When employees tried to initiate a class-wide arbitration claim for unpaid overtime under the federal Fair Labor Standards Act, D.R. Horton argued that the class-wide claim was banned pursuant to the arbitration agreement. In response, the employees maintained that the clause violated their rights under the NLRA to engage in “protected, concerted activities.”
Section 7 of the NLRA protects the rights of employees to “engage in . . . concerted activities for the purpose of collective bargaining or other mutual aid or protection.” The Supreme Court has traditionally interpreted this provision as protecting employees’ rights to join together to pursue workplace grievances through group or class action litigation. In D.R. Horton, the Board ruled that Section 7 of the NLRA prohibits mandatory, pre-dispute arbitration clauses that cause employees to waive these rights.
Which private sector employers/employees are affected by this decision?

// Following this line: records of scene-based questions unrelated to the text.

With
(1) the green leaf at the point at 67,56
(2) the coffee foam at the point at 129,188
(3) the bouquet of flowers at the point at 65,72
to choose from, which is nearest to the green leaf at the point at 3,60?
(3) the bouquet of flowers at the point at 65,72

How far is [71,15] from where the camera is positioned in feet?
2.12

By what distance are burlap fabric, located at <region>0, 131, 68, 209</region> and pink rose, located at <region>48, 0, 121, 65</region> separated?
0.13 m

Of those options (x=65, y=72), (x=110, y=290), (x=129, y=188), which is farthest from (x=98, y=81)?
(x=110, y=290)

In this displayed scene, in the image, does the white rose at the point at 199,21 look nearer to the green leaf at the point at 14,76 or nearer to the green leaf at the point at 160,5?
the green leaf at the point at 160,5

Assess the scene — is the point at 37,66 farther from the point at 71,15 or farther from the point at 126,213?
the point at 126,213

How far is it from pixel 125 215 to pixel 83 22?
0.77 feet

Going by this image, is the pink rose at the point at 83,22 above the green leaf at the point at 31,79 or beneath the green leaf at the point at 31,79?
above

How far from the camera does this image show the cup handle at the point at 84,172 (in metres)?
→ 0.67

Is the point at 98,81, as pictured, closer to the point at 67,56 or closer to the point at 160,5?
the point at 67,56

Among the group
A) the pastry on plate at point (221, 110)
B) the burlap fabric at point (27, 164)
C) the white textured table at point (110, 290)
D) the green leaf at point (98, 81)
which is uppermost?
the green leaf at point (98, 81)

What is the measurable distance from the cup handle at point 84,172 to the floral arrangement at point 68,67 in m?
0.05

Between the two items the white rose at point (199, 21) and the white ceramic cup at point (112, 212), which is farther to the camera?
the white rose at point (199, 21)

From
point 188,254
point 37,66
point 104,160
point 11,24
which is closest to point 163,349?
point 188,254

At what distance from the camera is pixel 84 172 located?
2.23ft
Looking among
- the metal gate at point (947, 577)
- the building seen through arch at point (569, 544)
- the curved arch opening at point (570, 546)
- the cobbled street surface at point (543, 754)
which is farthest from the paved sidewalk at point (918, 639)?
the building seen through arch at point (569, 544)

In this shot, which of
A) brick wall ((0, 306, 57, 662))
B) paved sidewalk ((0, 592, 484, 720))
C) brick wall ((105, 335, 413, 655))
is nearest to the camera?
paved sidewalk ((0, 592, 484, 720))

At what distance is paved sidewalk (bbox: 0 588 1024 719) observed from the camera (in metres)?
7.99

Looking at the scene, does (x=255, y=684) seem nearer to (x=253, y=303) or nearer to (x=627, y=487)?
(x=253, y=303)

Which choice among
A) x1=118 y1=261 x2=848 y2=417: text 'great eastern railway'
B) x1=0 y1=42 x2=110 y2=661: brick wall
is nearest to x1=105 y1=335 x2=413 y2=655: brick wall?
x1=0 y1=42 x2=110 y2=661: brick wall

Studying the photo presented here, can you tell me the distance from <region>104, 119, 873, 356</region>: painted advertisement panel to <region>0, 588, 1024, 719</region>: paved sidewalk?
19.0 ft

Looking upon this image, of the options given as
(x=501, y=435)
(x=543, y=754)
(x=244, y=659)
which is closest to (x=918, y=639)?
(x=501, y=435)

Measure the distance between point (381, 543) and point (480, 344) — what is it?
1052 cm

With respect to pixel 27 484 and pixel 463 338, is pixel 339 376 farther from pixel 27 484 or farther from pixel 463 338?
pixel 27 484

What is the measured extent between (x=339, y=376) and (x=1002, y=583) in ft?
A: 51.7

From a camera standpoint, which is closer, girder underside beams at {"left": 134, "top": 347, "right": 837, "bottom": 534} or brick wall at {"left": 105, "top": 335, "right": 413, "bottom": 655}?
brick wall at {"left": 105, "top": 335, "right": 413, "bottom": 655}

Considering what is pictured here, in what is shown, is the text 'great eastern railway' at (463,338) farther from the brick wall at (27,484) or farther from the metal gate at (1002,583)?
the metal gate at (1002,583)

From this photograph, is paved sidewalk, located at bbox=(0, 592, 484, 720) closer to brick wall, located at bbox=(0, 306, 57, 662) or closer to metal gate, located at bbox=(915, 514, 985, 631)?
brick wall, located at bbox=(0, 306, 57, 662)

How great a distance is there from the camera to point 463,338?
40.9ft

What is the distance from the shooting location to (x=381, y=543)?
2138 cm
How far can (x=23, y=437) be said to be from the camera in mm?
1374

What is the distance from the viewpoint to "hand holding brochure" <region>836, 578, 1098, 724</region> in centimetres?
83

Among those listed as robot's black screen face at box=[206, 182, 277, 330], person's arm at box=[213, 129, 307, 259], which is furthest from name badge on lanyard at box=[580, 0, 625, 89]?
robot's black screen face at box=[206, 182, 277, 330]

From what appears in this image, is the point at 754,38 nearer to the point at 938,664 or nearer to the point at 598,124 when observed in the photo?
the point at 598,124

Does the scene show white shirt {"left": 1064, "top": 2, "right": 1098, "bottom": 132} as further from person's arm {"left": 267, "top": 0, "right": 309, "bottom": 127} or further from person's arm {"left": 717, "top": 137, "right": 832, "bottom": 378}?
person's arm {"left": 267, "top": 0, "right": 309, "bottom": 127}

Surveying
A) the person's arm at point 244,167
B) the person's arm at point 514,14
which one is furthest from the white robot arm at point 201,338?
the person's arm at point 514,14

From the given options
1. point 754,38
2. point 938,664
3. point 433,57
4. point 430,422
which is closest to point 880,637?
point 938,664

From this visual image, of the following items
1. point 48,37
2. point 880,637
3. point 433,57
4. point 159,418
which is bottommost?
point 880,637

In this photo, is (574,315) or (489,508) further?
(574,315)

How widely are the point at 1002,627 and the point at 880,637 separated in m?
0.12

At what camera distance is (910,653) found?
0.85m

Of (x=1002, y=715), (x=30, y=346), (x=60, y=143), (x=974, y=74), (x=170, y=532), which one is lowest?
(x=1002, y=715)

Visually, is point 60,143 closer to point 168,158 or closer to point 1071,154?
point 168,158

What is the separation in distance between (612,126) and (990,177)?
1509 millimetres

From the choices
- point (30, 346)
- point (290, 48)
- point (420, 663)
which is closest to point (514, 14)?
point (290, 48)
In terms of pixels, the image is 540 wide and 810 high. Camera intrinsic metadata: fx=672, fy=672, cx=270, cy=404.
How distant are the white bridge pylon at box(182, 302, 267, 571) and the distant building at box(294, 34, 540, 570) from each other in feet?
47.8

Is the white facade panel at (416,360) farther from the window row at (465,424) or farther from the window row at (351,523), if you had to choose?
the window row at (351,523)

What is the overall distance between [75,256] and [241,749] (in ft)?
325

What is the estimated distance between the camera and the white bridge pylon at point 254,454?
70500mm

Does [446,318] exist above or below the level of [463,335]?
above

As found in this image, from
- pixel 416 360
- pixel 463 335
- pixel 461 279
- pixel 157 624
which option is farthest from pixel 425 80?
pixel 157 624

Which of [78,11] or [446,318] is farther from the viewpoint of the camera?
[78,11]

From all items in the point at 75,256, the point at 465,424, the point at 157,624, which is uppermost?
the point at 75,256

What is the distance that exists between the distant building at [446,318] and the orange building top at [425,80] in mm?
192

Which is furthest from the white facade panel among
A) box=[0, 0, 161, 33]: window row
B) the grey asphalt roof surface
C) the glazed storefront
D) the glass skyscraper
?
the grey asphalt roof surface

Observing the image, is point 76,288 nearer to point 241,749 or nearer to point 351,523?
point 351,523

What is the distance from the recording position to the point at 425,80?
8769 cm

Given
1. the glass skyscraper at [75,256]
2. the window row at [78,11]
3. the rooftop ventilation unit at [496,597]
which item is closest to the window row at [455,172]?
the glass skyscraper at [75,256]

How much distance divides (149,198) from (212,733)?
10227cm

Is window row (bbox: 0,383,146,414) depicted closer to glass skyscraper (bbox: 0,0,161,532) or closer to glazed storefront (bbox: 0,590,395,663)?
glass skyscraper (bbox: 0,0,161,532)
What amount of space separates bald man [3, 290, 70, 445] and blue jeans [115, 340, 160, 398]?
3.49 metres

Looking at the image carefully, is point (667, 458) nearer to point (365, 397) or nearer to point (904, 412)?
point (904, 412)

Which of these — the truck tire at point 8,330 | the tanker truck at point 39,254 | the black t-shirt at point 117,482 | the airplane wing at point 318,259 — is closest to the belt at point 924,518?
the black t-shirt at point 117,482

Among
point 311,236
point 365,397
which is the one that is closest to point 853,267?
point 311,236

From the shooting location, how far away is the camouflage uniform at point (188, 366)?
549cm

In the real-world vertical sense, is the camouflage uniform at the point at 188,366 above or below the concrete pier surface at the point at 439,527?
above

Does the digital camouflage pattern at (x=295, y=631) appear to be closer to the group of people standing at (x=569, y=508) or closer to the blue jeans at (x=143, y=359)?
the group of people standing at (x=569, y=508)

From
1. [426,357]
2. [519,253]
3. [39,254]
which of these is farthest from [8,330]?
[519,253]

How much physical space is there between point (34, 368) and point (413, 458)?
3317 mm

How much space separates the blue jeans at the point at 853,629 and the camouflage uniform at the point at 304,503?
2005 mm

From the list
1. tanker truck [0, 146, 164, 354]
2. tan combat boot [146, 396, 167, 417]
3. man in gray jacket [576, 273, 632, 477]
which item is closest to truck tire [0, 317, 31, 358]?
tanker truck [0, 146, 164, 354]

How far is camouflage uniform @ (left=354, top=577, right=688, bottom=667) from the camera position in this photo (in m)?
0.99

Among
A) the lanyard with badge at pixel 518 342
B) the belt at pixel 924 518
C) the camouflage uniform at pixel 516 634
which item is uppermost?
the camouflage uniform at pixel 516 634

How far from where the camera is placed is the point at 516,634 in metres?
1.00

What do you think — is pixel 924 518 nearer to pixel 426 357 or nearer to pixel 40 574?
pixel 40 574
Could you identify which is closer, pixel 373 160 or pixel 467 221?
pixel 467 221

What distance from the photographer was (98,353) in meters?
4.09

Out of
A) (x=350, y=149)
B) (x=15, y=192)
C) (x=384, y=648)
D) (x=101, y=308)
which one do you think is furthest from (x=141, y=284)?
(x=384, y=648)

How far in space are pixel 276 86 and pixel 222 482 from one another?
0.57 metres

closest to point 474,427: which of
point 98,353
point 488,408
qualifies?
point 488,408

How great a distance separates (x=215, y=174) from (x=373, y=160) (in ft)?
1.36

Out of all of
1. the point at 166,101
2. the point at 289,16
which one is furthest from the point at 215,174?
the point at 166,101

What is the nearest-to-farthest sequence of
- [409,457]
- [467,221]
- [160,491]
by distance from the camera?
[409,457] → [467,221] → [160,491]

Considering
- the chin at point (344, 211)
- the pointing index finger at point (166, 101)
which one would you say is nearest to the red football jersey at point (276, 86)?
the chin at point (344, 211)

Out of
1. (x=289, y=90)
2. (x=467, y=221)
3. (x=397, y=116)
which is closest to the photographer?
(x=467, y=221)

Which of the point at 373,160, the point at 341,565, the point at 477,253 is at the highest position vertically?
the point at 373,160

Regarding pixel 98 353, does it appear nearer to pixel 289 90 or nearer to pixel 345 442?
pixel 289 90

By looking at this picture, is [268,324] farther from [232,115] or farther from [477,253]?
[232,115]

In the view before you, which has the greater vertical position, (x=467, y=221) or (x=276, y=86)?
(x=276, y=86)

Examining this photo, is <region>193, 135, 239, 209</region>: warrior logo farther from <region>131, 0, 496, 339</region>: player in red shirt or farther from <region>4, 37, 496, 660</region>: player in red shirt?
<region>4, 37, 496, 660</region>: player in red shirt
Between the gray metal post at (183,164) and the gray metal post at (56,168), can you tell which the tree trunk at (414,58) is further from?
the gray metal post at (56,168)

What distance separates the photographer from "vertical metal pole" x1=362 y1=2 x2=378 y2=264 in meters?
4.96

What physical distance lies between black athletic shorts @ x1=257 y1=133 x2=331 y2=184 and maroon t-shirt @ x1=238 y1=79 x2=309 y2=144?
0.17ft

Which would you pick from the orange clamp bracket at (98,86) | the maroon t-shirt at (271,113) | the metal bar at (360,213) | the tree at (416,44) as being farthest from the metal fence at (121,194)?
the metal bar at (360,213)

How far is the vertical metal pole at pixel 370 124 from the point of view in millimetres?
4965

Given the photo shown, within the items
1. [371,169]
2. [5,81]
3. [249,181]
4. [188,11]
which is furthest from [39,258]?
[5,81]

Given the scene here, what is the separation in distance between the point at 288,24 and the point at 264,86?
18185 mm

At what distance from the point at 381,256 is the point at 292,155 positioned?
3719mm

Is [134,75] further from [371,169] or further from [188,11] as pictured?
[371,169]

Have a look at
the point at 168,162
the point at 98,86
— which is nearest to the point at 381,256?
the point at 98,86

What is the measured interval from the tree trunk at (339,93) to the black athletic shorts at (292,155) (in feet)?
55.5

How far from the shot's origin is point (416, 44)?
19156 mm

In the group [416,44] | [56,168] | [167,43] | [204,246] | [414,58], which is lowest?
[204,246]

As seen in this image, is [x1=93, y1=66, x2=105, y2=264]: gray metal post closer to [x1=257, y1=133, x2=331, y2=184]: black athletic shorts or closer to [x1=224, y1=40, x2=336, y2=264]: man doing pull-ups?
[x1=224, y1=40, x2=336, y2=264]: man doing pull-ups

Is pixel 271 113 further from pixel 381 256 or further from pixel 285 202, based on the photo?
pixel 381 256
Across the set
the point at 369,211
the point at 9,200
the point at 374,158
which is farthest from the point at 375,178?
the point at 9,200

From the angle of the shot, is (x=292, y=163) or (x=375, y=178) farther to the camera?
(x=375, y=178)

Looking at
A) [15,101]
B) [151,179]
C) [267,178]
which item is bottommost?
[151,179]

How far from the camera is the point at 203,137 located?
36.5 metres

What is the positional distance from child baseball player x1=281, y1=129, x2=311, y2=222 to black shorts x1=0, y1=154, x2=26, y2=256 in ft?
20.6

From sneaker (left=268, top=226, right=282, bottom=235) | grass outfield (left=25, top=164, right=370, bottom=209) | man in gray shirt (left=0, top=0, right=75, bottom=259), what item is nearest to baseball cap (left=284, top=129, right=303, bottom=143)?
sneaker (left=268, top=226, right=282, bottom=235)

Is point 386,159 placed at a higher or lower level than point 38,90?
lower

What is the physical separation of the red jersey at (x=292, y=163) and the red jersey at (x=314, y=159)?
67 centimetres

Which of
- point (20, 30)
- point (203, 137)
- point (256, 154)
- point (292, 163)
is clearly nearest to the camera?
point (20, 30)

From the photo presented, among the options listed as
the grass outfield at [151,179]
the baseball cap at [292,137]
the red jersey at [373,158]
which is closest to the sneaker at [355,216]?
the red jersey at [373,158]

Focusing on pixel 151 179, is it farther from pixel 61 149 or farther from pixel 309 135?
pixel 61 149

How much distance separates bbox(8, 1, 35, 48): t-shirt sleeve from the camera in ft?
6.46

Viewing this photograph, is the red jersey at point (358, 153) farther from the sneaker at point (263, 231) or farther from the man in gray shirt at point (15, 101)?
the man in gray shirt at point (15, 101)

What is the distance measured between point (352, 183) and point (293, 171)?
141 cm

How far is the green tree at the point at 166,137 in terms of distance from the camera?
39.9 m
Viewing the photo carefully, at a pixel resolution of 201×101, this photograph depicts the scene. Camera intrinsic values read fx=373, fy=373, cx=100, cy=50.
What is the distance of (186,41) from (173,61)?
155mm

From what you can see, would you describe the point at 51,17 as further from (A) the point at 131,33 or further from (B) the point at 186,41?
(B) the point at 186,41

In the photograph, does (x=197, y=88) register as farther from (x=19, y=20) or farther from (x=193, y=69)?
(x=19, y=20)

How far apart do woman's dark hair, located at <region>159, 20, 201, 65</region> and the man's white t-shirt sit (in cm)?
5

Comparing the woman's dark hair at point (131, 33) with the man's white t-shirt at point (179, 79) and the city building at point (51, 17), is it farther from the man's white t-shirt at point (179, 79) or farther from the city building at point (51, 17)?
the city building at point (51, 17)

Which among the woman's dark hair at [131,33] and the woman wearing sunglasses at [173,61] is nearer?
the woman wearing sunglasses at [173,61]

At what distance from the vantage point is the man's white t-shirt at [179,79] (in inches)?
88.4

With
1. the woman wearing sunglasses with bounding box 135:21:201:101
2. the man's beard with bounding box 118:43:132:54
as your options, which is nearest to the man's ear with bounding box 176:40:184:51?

Almost all private sector employers are subject to the NLRA, even if they are not unionized. However, certain employers in the agricultural, railway and airline industries are exempt from the NLRA’s protections. Small businesses are subject to this requirement if their annual volume of business has “more than a slight effect on interstate commerce.” Also excluded are agricultural laborers, certain domestic service workers, independent contractors, employees working for a parent or spouse, and supervisory employees.
What are the practical consequences of this decision?
While the Board’s decision may be subject to appellate review, until any ruling to the contrary is issued, employers subject to the NLRA should closely review their pre-dispute arbitration agreements to ensure compliance with D.R. Horton.
Interestingly enough, the Board only addressed in D.R. Horton the situation of an arbitration agreement that prohibited both group or class-wide arbitration and litigation. It did not address whether employers may require employees to waive their right to pursue group or class-wide litigation if they are given the option of pursuing group or class-wide arbitration or vice versa.
The Board also provided one exception to their ruling: Employers may include a waiver of group or class-wife relief in their mandatory pre-dispute arbitration clauses if the waiver was collectively bargained for.
Furthermore, employers should make it clear in their pre-dispute arbitration agreements that employees are not precluded from filing unfair labor practice charges with the NLRB. The Board notes that, without providing such an exception, employees could easily interpret a mandatory arbitration clause as prohibiting the filing of unfair labor practice charges.
Finally, D.R. Horton leaves open the question of whether individually negotiated waivers of group or class-wide relief are permissible if they are not made a mandatory term or condition of employment.